At that moment, everything in my mind was cleared out except for swimming. I dove in to the pool with an adrenaline rush. As soon as I surfaced, I swung my arms like never before. I was careful not to waste all my energy. As I was fighting my battle through the water, I realized that this was a lot easier than two years ago. Although it was easy, it was still exhausting. I started to get tired but I thought, No. I’m not giving up. I decided, right there in the pool, that I would never, ever be scared of another event.

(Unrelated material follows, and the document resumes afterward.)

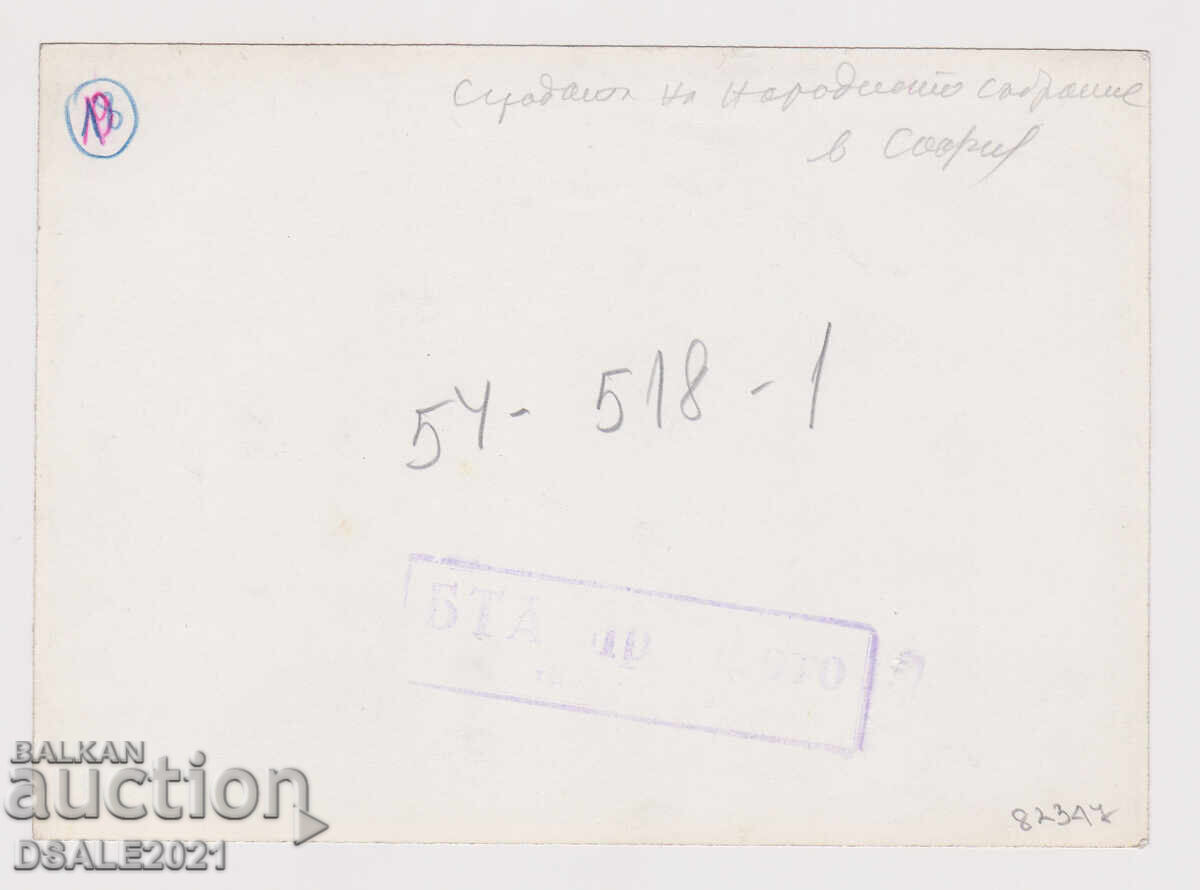 ΣΟΦΙΑ δεκαετία του 1960 παλιά φωτογραφία Εθνοσυνέλευση με τιμή € 20.00 | 39.12 BGN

After turning to my second lap and seeing all my friends cheering for me, I kicked it up a notch. As tired and beat up as I was, no way was I going to back down. I’ve gone this far, I’m going to finish what I started – especially because it comes so natural to me. I reached the half point mark and I swam like there was no tomorrow. My only goal was to reach the wall and be proud. I didn’t care if I lost or if I added a ton of time. All I cared about was that I had done my best.

I finally reached the touchpad and looked around. No one else was at the wall. I thought, Did I really do that bad? Is everyone already out of the pool? I looked at the scoreboard and saw my place: 1st. That didn’t make sense, unless… I looked behind me and everyone was still finishing up! I whipped my head around to look at my time and then I blinked. I looked again… same thing: 1.35:38. My jaw dropped open and I just couldn’t think.

“I told you that you would get it.”

I looked up to see the timer smiling down at me. I grinned back at him and he pulled me out of the pool. I looked around and saw my coach’s face filled with pride. I saw my mom’s friend, Mrs. Morrison, screaming on the phone, talking to my mom. The last thing I saw was my friends’ faces: jaws dropped open and then jumping up on down with happiness. This, I realized, was just the beginning of my swimming career.